- The paper introduces a diffusion-based framework that employs DDPM and on-generator training to generate and score 6-DOF grasp configurations.
- It utilizes a comprehensive dataset of over 53 million grasps and a Diffusion-Transformer architecture to bridge the gap between simulation and real-world application.
- Experimental evaluations show that GraspGen outperforms baseline methods in both cluttered simulation benchmarks and real-robot scenarios.
"GraspGen: A Diffusion-based Framework for 6-DOF Grasping with On-Generator Training" (2507.13097)
Introduction
"GraspGen: A Diffusion-based Framework for 6-DOF Grasping with On-Generator Training" presents a novel approach to robotic grasping, a complex task that has traditionally involved significant challenges in terms of generalization across different gripper types and real-world environments. The authors introduce a new framework leveraging diffusion models to enhance grasp generation and evaluation. GraspGen systematically integrates a Diffusion-Transformer architecture for grasp generation with an efficient discriminator, implemented through on-generator training, to effectively score and filter grasp samples. The study claims significant improvements over existing methodologies in simulation environments and real-world scenarios.
Methodology
Diffusion Model Architecture
The cornerstone of GraspGen is its diffusion-based grasp generation model, which is adapted for SE(3) space. The model employs a Denoising Diffusion Probabilistic Model (DDPM) that allows efficient inference by modeling grasp poses as a denoising process. Unlike previous generative methods relying on computationally expensive score-matching Langevin dynamics, DDPM offers faster computation by iteratively reducing noise to obtain high-probability grasp configurations.

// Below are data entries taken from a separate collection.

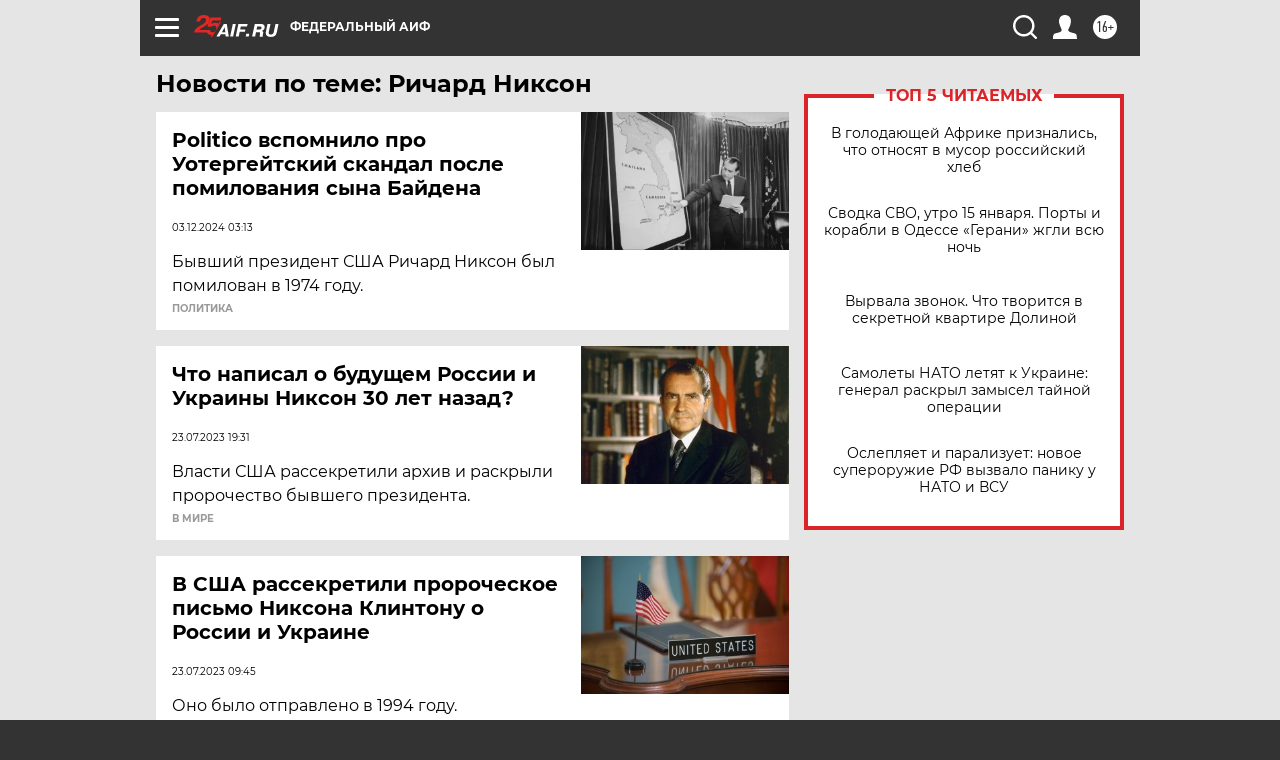

--- FILE ---
content_type: text/html
request_url: https://tns-counter.ru/nc01a**R%3Eundefined*aif_ru/ru/UTF-8/tmsec=aif_ru/610382351***
body_size: -71
content:
4EF97038696908F8X1768491256:4EF97038696908F8X1768491256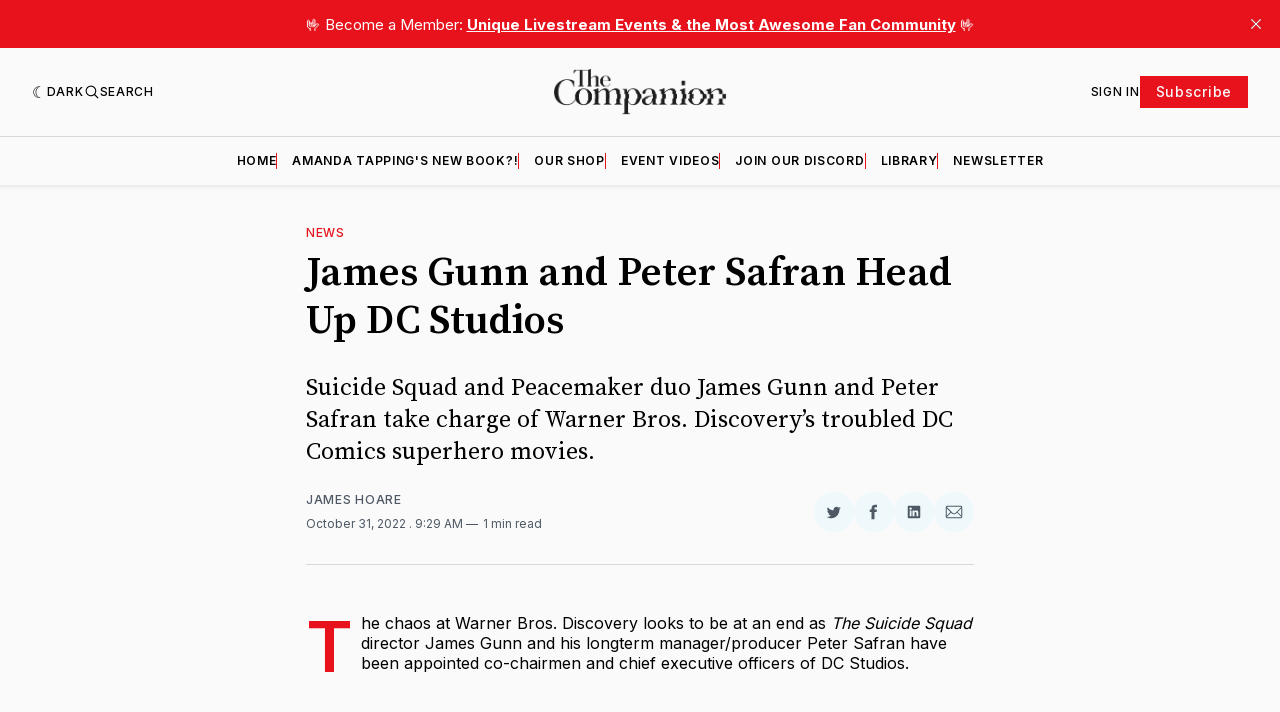

--- FILE ---
content_type: text/css; charset=UTF-8
request_url: https://www.thecompanion.app/assets/dropdown.css?v=47e632933b
body_size: -115
content:
.dropdown_button {
    cursor: pointer;
}

.dropdown {
    position: absolute;
    z-index: 1000;
    display: inline-block;
}

.dropdown-content {
    margin-top: 10px;
    border-radius: 5px;

    display: none;
    position: absolute;
    background-color: #f1f1f1;
    min-width: 160px;
    box-shadow: 0px 8px 16px 0px rgba(0,0,0,0.2);
    z-index: 1;
}

.dropdown-content a {
    color: black;
    padding: 12px 16px;
    text-decoration: none;
    display: block;
}

.show {display:block;}

--- FILE ---
content_type: application/javascript; charset=UTF-8
request_url: https://www.thecompanion.app/assets/dropdown.js?v=47e632933b
body_size: -198
content:
function toggleDropdown() {
    document.getElementById("franchise-dropdown").classList.toggle("show");
}

window.onclick = function(event) {
    if (!event.target.matches('.dropdown_button')) {
        var dropdowns = document.getElementsByClassName("dropdown-content");
        var i;
        for (i = 0; i < dropdowns.length; i++) {
            var openDropdown = dropdowns[i];
            if (openDropdown.classList.contains('show')) {
                openDropdown.classList.remove('show');
            }
        }
    }
}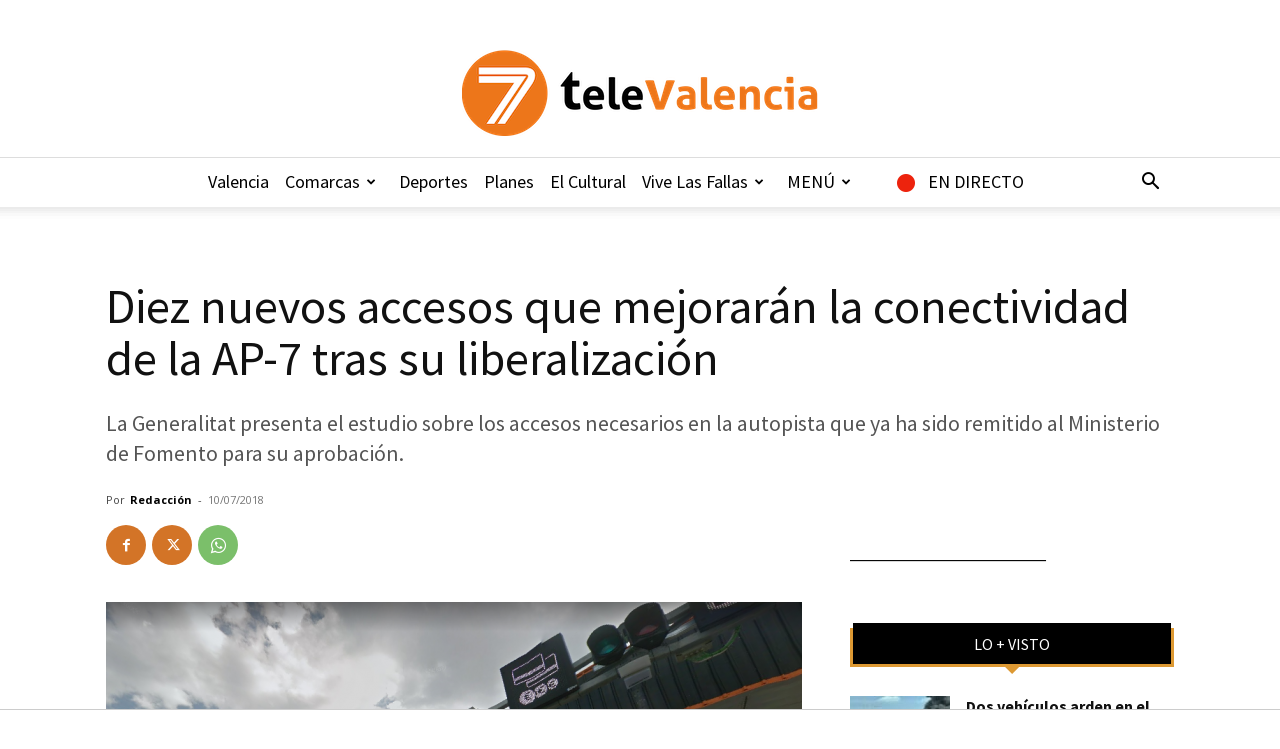

--- FILE ---
content_type: text/html; charset=UTF-8
request_url: https://7televalencia.com/wp-admin/admin-ajax.php?td_theme_name=Newspaper&v=12.7.4
body_size: -109
content:
{"79604":672}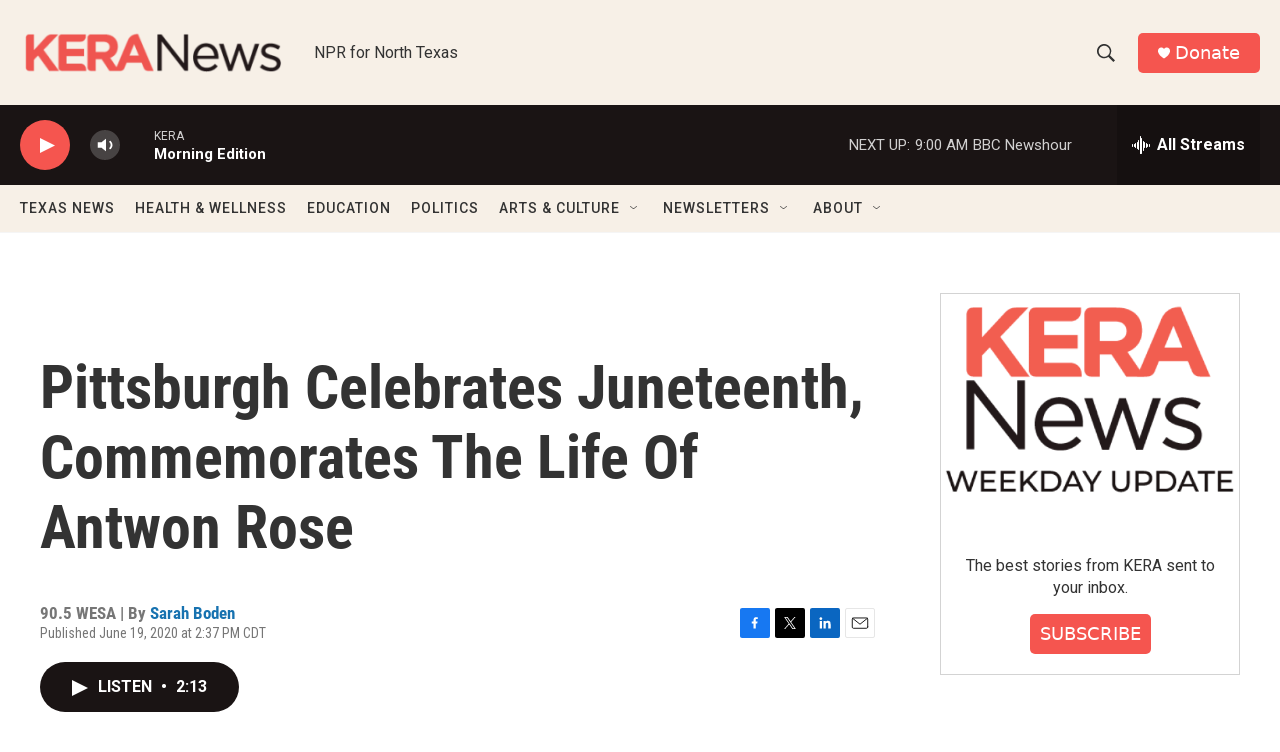

--- FILE ---
content_type: text/html; charset=utf-8
request_url: https://www.google.com/recaptcha/api2/aframe
body_size: 268
content:
<!DOCTYPE HTML><html><head><meta http-equiv="content-type" content="text/html; charset=UTF-8"></head><body><script nonce="I1zvIV1aGJQs9FvXC0ffqg">/** Anti-fraud and anti-abuse applications only. See google.com/recaptcha */ try{var clients={'sodar':'https://pagead2.googlesyndication.com/pagead/sodar?'};window.addEventListener("message",function(a){try{if(a.source===window.parent){var b=JSON.parse(a.data);var c=clients[b['id']];if(c){var d=document.createElement('img');d.src=c+b['params']+'&rc='+(localStorage.getItem("rc::a")?sessionStorage.getItem("rc::b"):"");window.document.body.appendChild(d);sessionStorage.setItem("rc::e",parseInt(sessionStorage.getItem("rc::e")||0)+1);localStorage.setItem("rc::h",'1769603742115');}}}catch(b){}});window.parent.postMessage("_grecaptcha_ready", "*");}catch(b){}</script></body></html>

Figure 1: Architecture for the diffusion noise prediction network.
On-Generator Training
A significant innovation in GraspGen is the on-generator training strategy. Instead of relying solely on pre-collected datasets of successful and unsuccessful grasps, GraspGen generates grasps using its diffusion model and then annotates these grasps in simulation as part of the training process. This approach addresses the gap between the offline dataset distribution and the actual distribution produced by the generative model, facilitating enhanced performance in real-world implementations.
Dataset
GraspGen introduces a comprehensive dataset, exceeding 53 million grasps, to support its training regimen across diverse objects and gripper types. The dataset is generated using Isaac Simulator, leveraging robust simulation environments to ensure the realism and diversity of grasp scenarios.
Experimental Evaluation
GraspGen demonstrates superior performance compared to contemporary methods across various robustness benchmarks such as FetchBench. In simulated environments, GraspGen's grasp success rates surpass those of baseline methods, including SE3-Diffusion Fields and Contact-GraspNet, particularly in cluttered scenarios.
Figure 2: Large-scale evaluation on FetchBench, showcasing GraspGen's superior performance compared to previous methods.
Real Robot Tests
When deployed in physical robotics setups using a UR10 arm, GraspGen maintains impressive success rates in grasp execution, even in complex settings involving occlusions and clutter. Unlike the baseline models, GraspGen manages to maintain high precision and coverage, effectively dealing with segmentation errors and depth estimation inaccuracies common in real-world conditions.
Ablation Studies
The paper includes extensive ablation studies to validate design choices such as translation normalization, rotation representation, and discriminator architecture. For instance, GraspGen employs PointTransformerV3 as an object encoder, leading to notable improvements over traditional PointNet++ implementations. Such decisions are corroborated through detailed empirical analysis.

Figure 3: ACRONYM Franka test set comparisons, reinforcing the effectiveness of GraspGen across different datasets.
Conclusion
GraspGen represents a robust framework for 6-DOF grasp generation using diffusion models, complemented by a discriminator optimized through a unique training strategy. While currently exhibiting state-of-the-art results in both simulated environments and real-world robot tasks, the framework's computational demands remain a challenge. Future developments may focus on further optimizing GraspGen's architecture for efficiency and extending its applicability to more diverse robotic applications. The methodology proposed in GraspGen is poised to significantly influence the development of general-purpose robotic grasping systems, providing a scalable solution to previously unresolved challenges in embodiment and environmental adaptability.